Autor, Grandes, Literatura

Los pacientes del doctor García, Almudena Grandes

He leído mucho a Grandes. Mucho mucho mucho. Soy lectora fiel desde siempre, desde sus primeras novelas. Espero sus libros como un acontecimiento anual más, soy de las que lo compran en cuanto sale. He leído los tres anteriores de la saga, los tengo todos firmados, en los estantes.

Desde Las tres bodas de Manolita han pasado 3 años, tenía ganas de volver a la leer a la madrileña. ¡Y encima salen nazis! Todo prometía, y más tras asistir a una de las presentaciones con motivo de la publicación, donde la propia Grandes contó su proceso narrativo, la línea de investigación que siguió y cómo consigue armar este puzzle inmenso que es Los pacientes del doctor García.

Los-pacientes-del-doctor-GarcíaLos que me conozcáis ya sabéis que si lo anterior es una declaración de intenciones es porque lo que viene ahora no va a ser una crítica demasiado halagüeña. Tenéis razón.

Cuando la propia autora cuenta que sus Episodios de una guerra interminable homenajean a los Episodios naciones de Galdós, uno ya puede pensar en la soberbia. Parece como si eso es algo que deben decir los demás, no uno mismo. Parece como si se diera demasiada importancia.

Los pacientes del doctor García continua la serie que inició con Inés y la alegría, como cuarto episodio de una guerra que en este caso son dos: la Civil y la Segunda Guerra Mundial. La estructura es la misma que sus otras historias hermanas, alternándose un episodio histórico con uno de ficción. También encontramos los elementos propios de Grandes: la abundancia de personajes, los saltos temporales y las tramas que se acaban uniendo.

En este caso tenemos un trío de hombres protagónicos: un médico republicano, un diplomático y un soldado-boxeador. Mención merece la real y surreal Clara Stauffer, una mujer que creó una red de huida de los criminales nazis hacia Argentina desde un piso en Madrid y con la connivencia del gobierno franquista.

Básicamente la trama es la que ya hemos leído antes: personas que buscan sobrevivir ante situaciones límite, decisiones que les marcarán, encontronazos de los que surgirán amistades y amores.

Entonces, si todo lo anterior ya lo he leído en sus otros libros de la saga y encima hay nazis (¡nazis!), ¿qué es lo que falla?

1. El número de páginas. La sensación constante de que lo que se dice se puede decir con muchas menos palabras.

2. Un machacón exceso en el estilo, como con las repeticiones, en especial esta:

Adrián Gallardo Ortega (…) nunca había sido demasiado inteligente.

Página 285

Durante todo el libro cada vez que aparece este personaje se repite como un mantra la misma frase con pequeños cambios: no comprendía o no era demasiado listo o no sabía qué estaba ocurriendo. ¿Por qué en lugar de repetirlo no me muestras por qué no lo es y así saco yo mis propias conclusiones?

3. La excesividad.
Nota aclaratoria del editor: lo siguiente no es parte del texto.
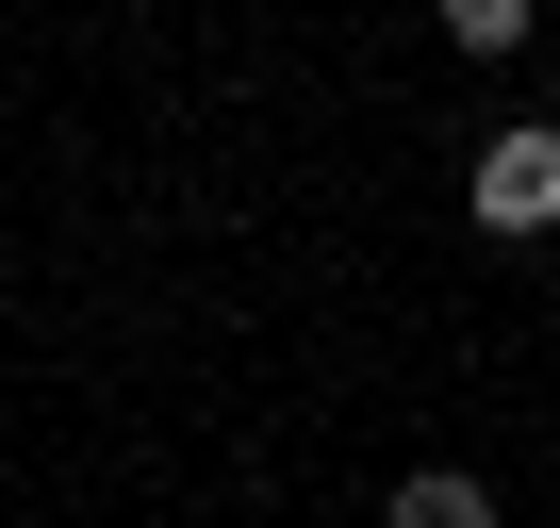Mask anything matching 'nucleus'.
Returning a JSON list of instances; mask_svg holds the SVG:
<instances>
[{"instance_id": "nucleus-1", "label": "nucleus", "mask_w": 560, "mask_h": 528, "mask_svg": "<svg viewBox=\"0 0 560 528\" xmlns=\"http://www.w3.org/2000/svg\"><path fill=\"white\" fill-rule=\"evenodd\" d=\"M478 231H560V116L478 149Z\"/></svg>"}, {"instance_id": "nucleus-2", "label": "nucleus", "mask_w": 560, "mask_h": 528, "mask_svg": "<svg viewBox=\"0 0 560 528\" xmlns=\"http://www.w3.org/2000/svg\"><path fill=\"white\" fill-rule=\"evenodd\" d=\"M380 528H494V495L462 479V462H429V479H396V512Z\"/></svg>"}, {"instance_id": "nucleus-3", "label": "nucleus", "mask_w": 560, "mask_h": 528, "mask_svg": "<svg viewBox=\"0 0 560 528\" xmlns=\"http://www.w3.org/2000/svg\"><path fill=\"white\" fill-rule=\"evenodd\" d=\"M445 50H527V0H445Z\"/></svg>"}]
</instances>
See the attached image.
Como mantra: son excesivos la cantidad de personajes (personajes y familiares, amigos y vecinos, amoríos y referencias), los saltos temporales y hasta las descripciones y las frases:

Aunque la beca que le permitió acabar la carrera tan deprisa como había hecho el bachiller corrió a cargo del gobierno, la familia Azcárate, vinculada al colegio de Villablino desde que el tío Gumersindo inspiró a su amigo Paco Fernández Blanco y Sierra-Pambley el proyecto de su fundación, le amparó desde su primer día en la capital. Así, su vida cambió tan deprisa que su casa, Robles, la sacristía de la parroquia, se convirtieron en piezas sueltas de un recuerdo imposible, un pasado tan dudoso para el joven abogado que trabajaba en un bufete mientras hacía los cursos de la Escuela Diplomática, como si se lo hubiera inventado él mismo.

Página 104

4. Los arquetipos. ¿Apostamos? Médico republicano = noble, leal, recio.

Boxeador en la División azul = estúpido, necio, aprovechado.

En esta historia los personajes son tan fácilmente reconocibles que sabemos qué tipo de acción va a realizar cada uno. Si es un acto heroico o deleznable dependerá del bando en el que hayan luchado en la Guerra Civil. Muy original todo. Prácticamente una parodia.

Todo esto no solo ha conseguido que me aburra, sino que rechace el libro por excesivo en todas sus facetas. Da la sensación de que todo el trabajo de documentación ha de aparecer en este libro y lo que debería ser accesorio acaba convirtiéndose en principal, apabullantes las referencias, las circunstancias y cada uno de los detalles que incluye. Mientras que en otras de sus historias está trabajada la estructura y el hilo conductor, aquí encontramos un caos continuo, como si acabara juntando capítulos que estaban a medias por el simple hecho de que ya estaban escritos.

No sólo no he conectado con el texto ni con los personajes, sino que me la sensación de rechazo ha sido perenne, rechazo por el texto, por la estructura, por el enfoque, por la simplicidad en cosas que debían ser complejas (los personajes, por ejemplo) y la complejidad en cosas que debían ser simples (os animo a que contéis el número de frases del párrafo que he incluido más arriba).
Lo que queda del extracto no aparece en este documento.